A City of Trojan Ants
By Simon HarrisAs much as I’ve bitched about IntelliJ performance, and as much as I wish I didn’t have to do Java development on a regular basis, the fact of the matter is I do and IntelliJ just rocks my world in terms of features – I guess I’ll just have to wait for the new Core 2 Duo MacBook Pro to address the performance issue– so today I purchased a copy of the latest version.
IntelliJ 6.0 comes with TeamCity, a continuous-integration/build-server tool. It would appear that TeamCity isn’t just restricted to building applications, but could really do anything assuming you do in ant script.
TeamCity has the concept of build agents so all the real work is farmed off to other machines, so I setup my machine as a build-agent which required opening up a port – 9090 is the default – through the firewall on my machine. This immediately rang warning bells in my head: I had just run the agent using sudo and any application run using sudo that needs ports opened up scares me. In the end I realised I could easily run the agent as a non root user and all was happy.
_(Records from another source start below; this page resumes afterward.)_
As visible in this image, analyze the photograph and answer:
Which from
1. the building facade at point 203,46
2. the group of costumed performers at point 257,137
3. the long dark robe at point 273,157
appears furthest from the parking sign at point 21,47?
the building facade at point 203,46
Excellent!
That did get me thinking however, as to what would happen on say, M$ Windoze machines where developers typically run with administrator priveleges or even poor saps like me who had stupidly run using sudo or even just as my own login.
Imagine a team of 20 developers, all of whom have obligingly run a build-agent so that their spare CPU cycles don’t go to waste. One day developer X becomes disgruntled with his employer and decides to run wild. Before he goes home at night, he checks in a change to build.xml. Not a large change, nothing special, just a one line change that recursively deletes everything starting at the root directory or even just the user’s home directory.
This change quickly makes it to the TeamCity server and then out to a build machine which dutifully executes the script, destroying everything taking down the machine with it!
Thankfully, the TeamCity server detects that the agent has gone down and, doing it’s best to utilise the resources at its disposal, re-schedules the build on the next available agent…
To be fair, TeamCity isn’t really to blame, if a developer runs build.xml without first ensuring that it does nothing macilicious, it’s really no different to running an un-verified shell script. TeamCity just makes it really easy to setup agents and ensure that the script is executed.
Me thinks it’s time make a seperate, locked-down account for running the build-agent!